Lily practically lived at Ethan’s apartment now. Her skincare products invaded his bathroom shelves. Half her clothes somehow migrated into his bedroom without either of them acknowledging it directly. She started falling asleep beside him so often that Ethan no longer knew how he had ever managed to sleep comfortably alone before.

And still, part of him remained emotionally cautious.

Lily noticed.

Of course she did.

One Sunday afternoon, they wandered through a crowded bookstore downtown while rain poured heavily outside. Ethan browsed quietly through fiction shelves while Lily disappeared into the poetry section like she always did.

Several minutes later, she found him sitting cross-legged on the floor flipping through a novel.

Without warning, she sat directly beside him.

“What?” Ethan asked, smiling faintly.

Lily didn’t answer immediately.

Instead she simply looked at him.

Not casually.

Carefully.

The kind of careful looking that made Ethan feel emotionally transparent.

“You still look surprised every time I kiss you,” she said softly.

His heartbeat stumbled slightly.

Ethan looked down at the book in his hands. “Can you blame me?”

“Yes.”

He laughed quietly under his breath.

But Lily didn’t smile this time.

“I mean it, Ethan.” Her voice softened further. “Sometimes I feel like you’re waiting for me to change my mind.”
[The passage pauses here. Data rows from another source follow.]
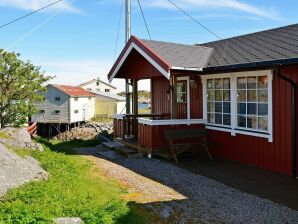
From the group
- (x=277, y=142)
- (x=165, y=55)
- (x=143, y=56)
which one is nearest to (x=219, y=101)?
(x=165, y=55)

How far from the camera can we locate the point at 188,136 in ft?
35.4

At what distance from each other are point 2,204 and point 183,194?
11.2 ft

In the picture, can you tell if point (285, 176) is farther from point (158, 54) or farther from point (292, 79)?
point (158, 54)

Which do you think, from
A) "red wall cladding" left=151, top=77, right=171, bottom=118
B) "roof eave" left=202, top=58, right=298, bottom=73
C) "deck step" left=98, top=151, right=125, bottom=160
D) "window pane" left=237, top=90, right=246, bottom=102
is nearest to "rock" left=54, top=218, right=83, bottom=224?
"roof eave" left=202, top=58, right=298, bottom=73

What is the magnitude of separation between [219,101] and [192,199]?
182 inches

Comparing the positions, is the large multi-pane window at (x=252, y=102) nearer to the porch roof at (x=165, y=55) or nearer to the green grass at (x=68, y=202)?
the porch roof at (x=165, y=55)

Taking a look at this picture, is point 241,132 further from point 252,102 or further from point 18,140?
point 18,140

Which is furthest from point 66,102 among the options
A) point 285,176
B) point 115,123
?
point 285,176

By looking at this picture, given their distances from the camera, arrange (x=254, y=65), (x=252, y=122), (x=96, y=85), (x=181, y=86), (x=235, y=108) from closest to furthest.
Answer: (x=254, y=65) → (x=252, y=122) → (x=235, y=108) → (x=181, y=86) → (x=96, y=85)

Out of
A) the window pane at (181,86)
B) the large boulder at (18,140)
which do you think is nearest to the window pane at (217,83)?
the window pane at (181,86)

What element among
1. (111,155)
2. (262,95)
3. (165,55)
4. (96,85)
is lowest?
(111,155)

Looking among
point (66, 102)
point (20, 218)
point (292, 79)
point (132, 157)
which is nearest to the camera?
point (20, 218)

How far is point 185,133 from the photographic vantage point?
10.7 meters

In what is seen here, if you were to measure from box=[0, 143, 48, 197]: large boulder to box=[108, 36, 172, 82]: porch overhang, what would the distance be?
4485 mm
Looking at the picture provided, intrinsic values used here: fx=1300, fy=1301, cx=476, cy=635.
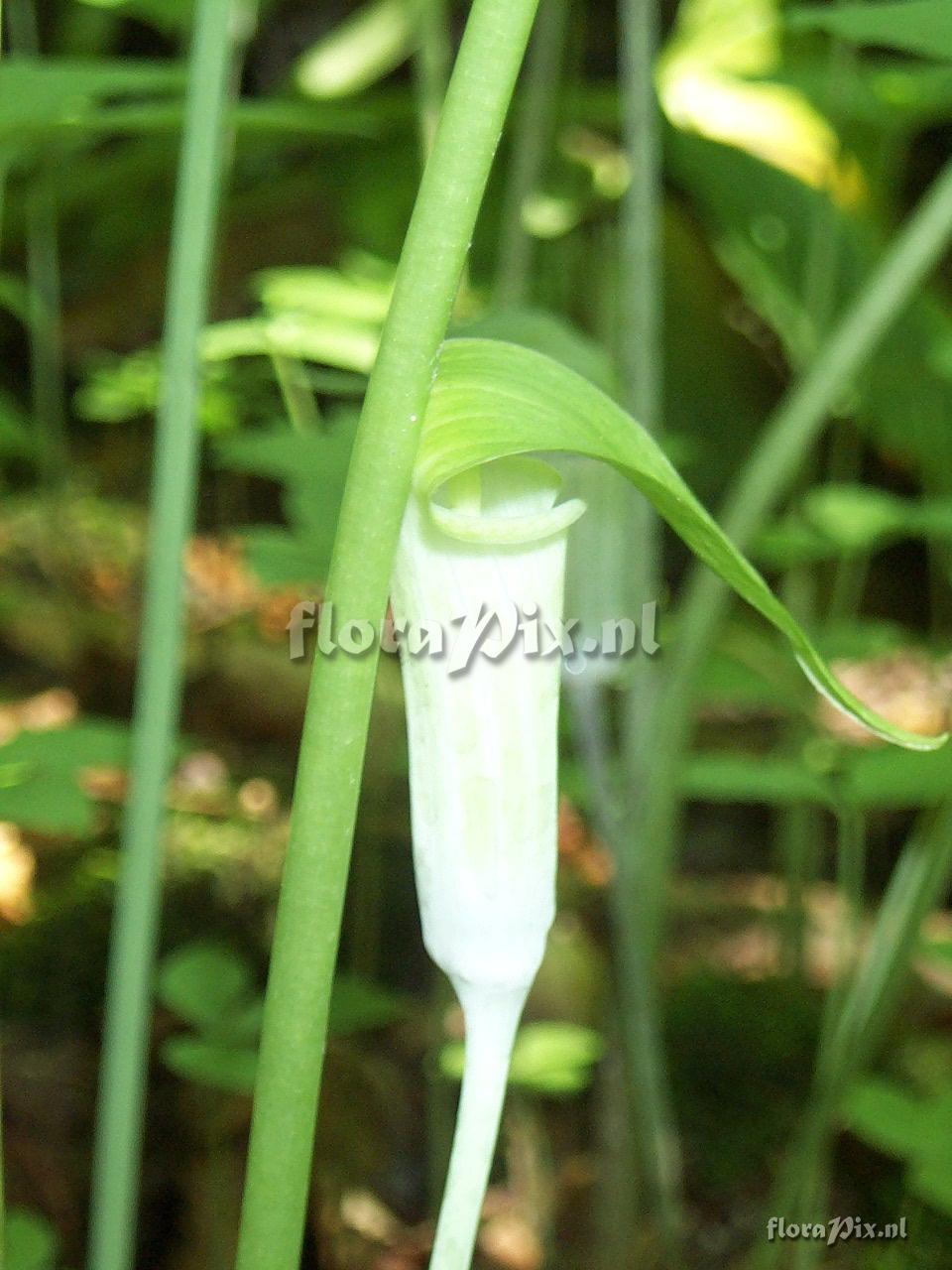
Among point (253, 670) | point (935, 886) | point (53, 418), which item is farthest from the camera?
point (253, 670)

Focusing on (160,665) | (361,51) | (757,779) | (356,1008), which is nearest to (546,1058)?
(356,1008)

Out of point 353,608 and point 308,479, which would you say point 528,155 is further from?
point 353,608

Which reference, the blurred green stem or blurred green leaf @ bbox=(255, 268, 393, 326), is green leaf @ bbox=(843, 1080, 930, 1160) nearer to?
the blurred green stem

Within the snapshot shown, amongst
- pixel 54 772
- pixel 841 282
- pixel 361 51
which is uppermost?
pixel 361 51

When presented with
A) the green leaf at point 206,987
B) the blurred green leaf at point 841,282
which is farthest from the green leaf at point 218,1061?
the blurred green leaf at point 841,282

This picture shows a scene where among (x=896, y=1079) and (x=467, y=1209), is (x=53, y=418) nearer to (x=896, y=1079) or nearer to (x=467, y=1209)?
(x=896, y=1079)

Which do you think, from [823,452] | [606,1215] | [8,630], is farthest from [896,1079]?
[8,630]

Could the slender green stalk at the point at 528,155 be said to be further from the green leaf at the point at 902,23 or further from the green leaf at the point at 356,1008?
the green leaf at the point at 356,1008
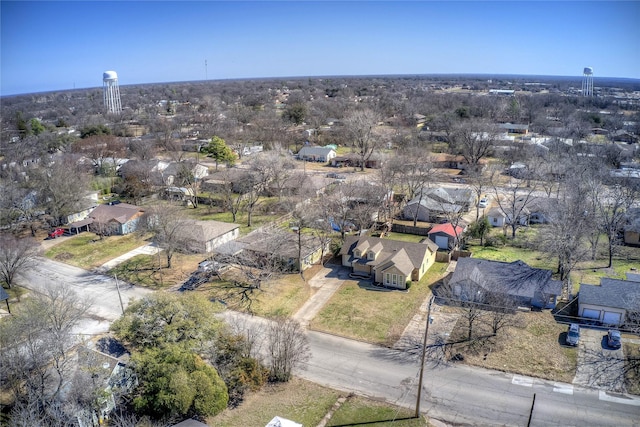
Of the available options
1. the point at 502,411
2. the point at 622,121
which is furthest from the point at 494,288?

The truth of that accusation sat heavily between them.

Because she was right.

Ethan did wait for it sometimes.

Not intentionally.

Trauma just teaches people to prepare for loss before happiness has time to settle fully.

He closed the book slowly before finally meeting her eyes.

“I don’t know how to stop being afraid of losing you.”

Lily’s entire expression shifted after hearing that.

Softer now.

More emotional.

Then, without caring that strangers moved around them through the bookstore aisles, she reached up and touched his face gently.

“You’re not losing me.”

The certainty in her voice hurt him unexpectedly.

Not painfully.

Emotionally.

Because nobody had ever chosen him this clearly before.

And Ethan still didn’t fully know how to survive being loved after spending so long believing he wouldn’t be.


That night, Lily stayed over again.

Rain hammered softly against the apartment windows while the city glowed dimly beneath storm clouds outside. Ethan lay awake beside her long after midnight listening to her breathe quietly against his chest.

She had fallen asleep half an hour earlier while talking about random things—work drama, coffee recommendations, a dog she saw earlier wearing a tiny raincoat.

Ordinary things.

Beautiful things.

Ethan looked down at her carefully.

The loose strands of blonde hair across his pillow.

The faint freckles scattered softly beneath dim apartment light.

The peacefulness in her sleeping expression now that sadness no longer followed her constantly the way it once had.

He loved her so much it physically frightened him sometimes.

And maybe Lily sensed that.

Because suddenly, still half asleep, she tightened her arms slightly around him before whispering quietly against his chest:

“You know I love you now, right?”

Ethan’s heart nearly stopped.

He looked down immediately.

But Lily remained asleep.

Or close enough to it that she probably wouldn’t remember saying the words in the morning.

Still…

they shattered something open inside him anyway.

Because hearing Lily Harper say she loved him—even unconsciously—felt like surviving a storm he once believed would destroy him completely.

Slowly, carefully, Ethan pressed a kiss against the top of her head before whispering back into the darkness:

“I’ve loved you from the beginning.”

And somewhere beyond the apartment windows, New York continued moving endlessly beneath rain and city lights while Ethan finally allowed himself to hope this happiness might actually stay.